See the Self-Hosted Credentials documentation for the JSON format for each integration type.

How do I route agent traffic through a forward proxy?

If your environment requires outbound traffic to go through a proxy, you can configure the agent with HTTP_PROXY and HTTPS_PROXY environment variables. A complete Docker Compose example using Squid as a forward proxy is available in the mcd-public-resources repository. This setup logs all destination hosts and ports the agent connects to.

How do I inspect HTTPS traffic from the agent?

To audit the full content of HTTPS traffic sent by the agent β€” including URLs, headers, and payloads β€” you can use TLS inspection tools such as mitmproxy, Charles Proxy, or Fiddler. A complete Docker Compose example using mitmproxy with a browser-based UI is available in the mcd-public-resources repository.

How do I scale the agent?

There are several ways to scale the agent:

Multiple instances: Scale horizontally by running multiple instances:

docker compose up -d --scale mcd-agent=3

Thread count: Increase the number of concurrent operations a single instance can process:

environment:
  - MCD_OPS_RUNNER_THREAD_COUNT=36

The default is 18. Increasing this value allows each instance to handle more operations in parallel, which can be useful before adding more instances.

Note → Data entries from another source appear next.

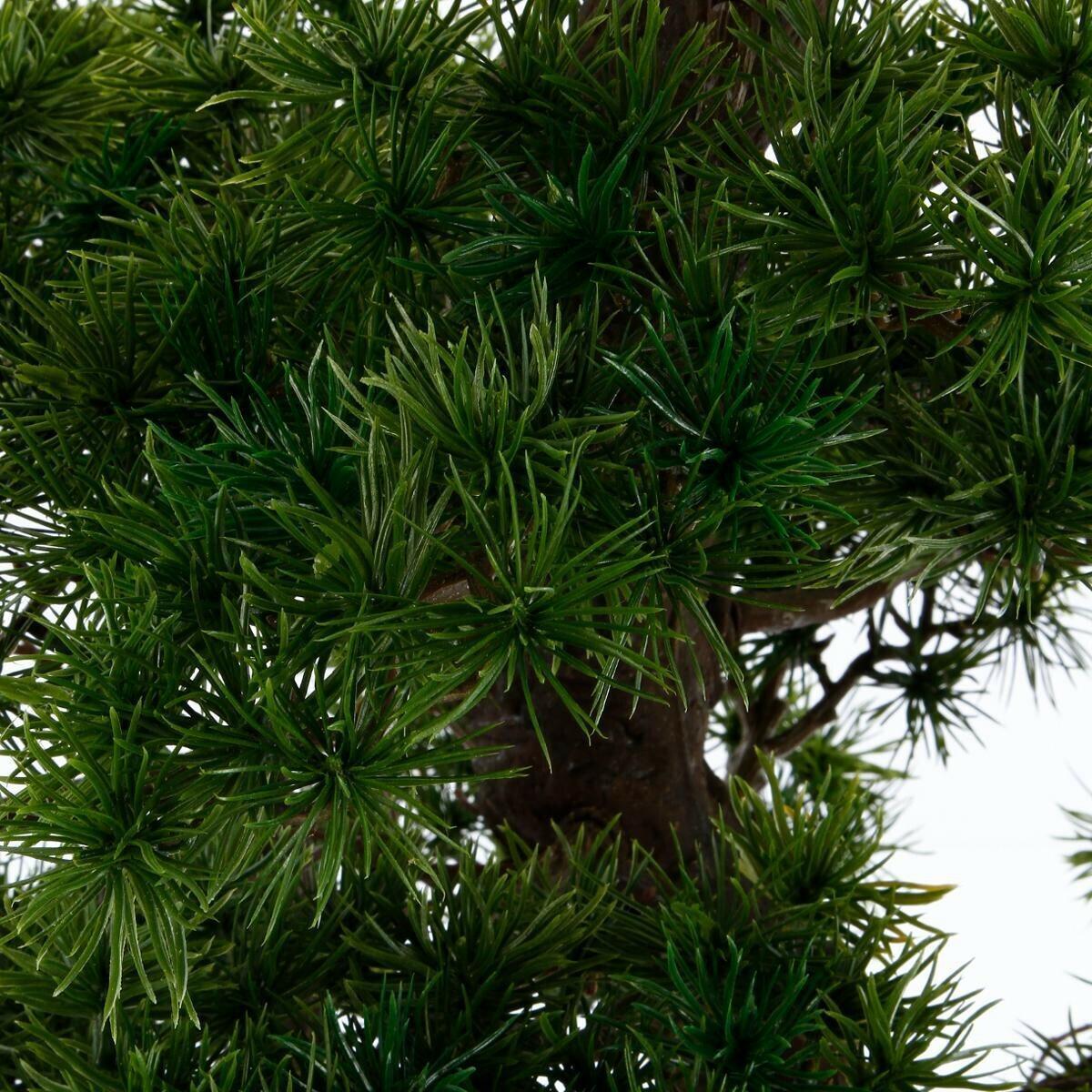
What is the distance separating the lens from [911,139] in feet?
1.55

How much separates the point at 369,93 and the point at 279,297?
88 millimetres

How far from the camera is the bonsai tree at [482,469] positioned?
0.42 m

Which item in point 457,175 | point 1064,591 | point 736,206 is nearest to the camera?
point 736,206

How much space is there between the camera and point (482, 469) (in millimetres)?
423

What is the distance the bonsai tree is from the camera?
423mm

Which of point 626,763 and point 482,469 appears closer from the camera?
point 482,469

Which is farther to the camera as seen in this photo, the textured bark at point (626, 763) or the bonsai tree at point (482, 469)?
the textured bark at point (626, 763)

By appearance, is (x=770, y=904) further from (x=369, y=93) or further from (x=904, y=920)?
(x=369, y=93)

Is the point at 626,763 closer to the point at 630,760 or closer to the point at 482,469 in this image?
the point at 630,760

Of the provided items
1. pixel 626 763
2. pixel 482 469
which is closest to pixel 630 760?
pixel 626 763

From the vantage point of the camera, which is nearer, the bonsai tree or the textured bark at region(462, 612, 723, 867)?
the bonsai tree

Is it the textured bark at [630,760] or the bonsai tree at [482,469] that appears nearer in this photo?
the bonsai tree at [482,469]

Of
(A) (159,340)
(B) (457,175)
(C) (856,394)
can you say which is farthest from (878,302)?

Container resources: Set CPU and memory limits to ensure instances have adequate resources, especially when increasing thread count:

services:
  mcd-agent:
    deploy:
      resources:
        limits:
          cpus: '4'
          memory: 4G

How do I monitor the agent?

You can monitor the agent using docker compose logs and standard Docker monitoring tools. The agent exposes a health endpoint at /api/v1/test/healthcheck that returns OK when the agent is running.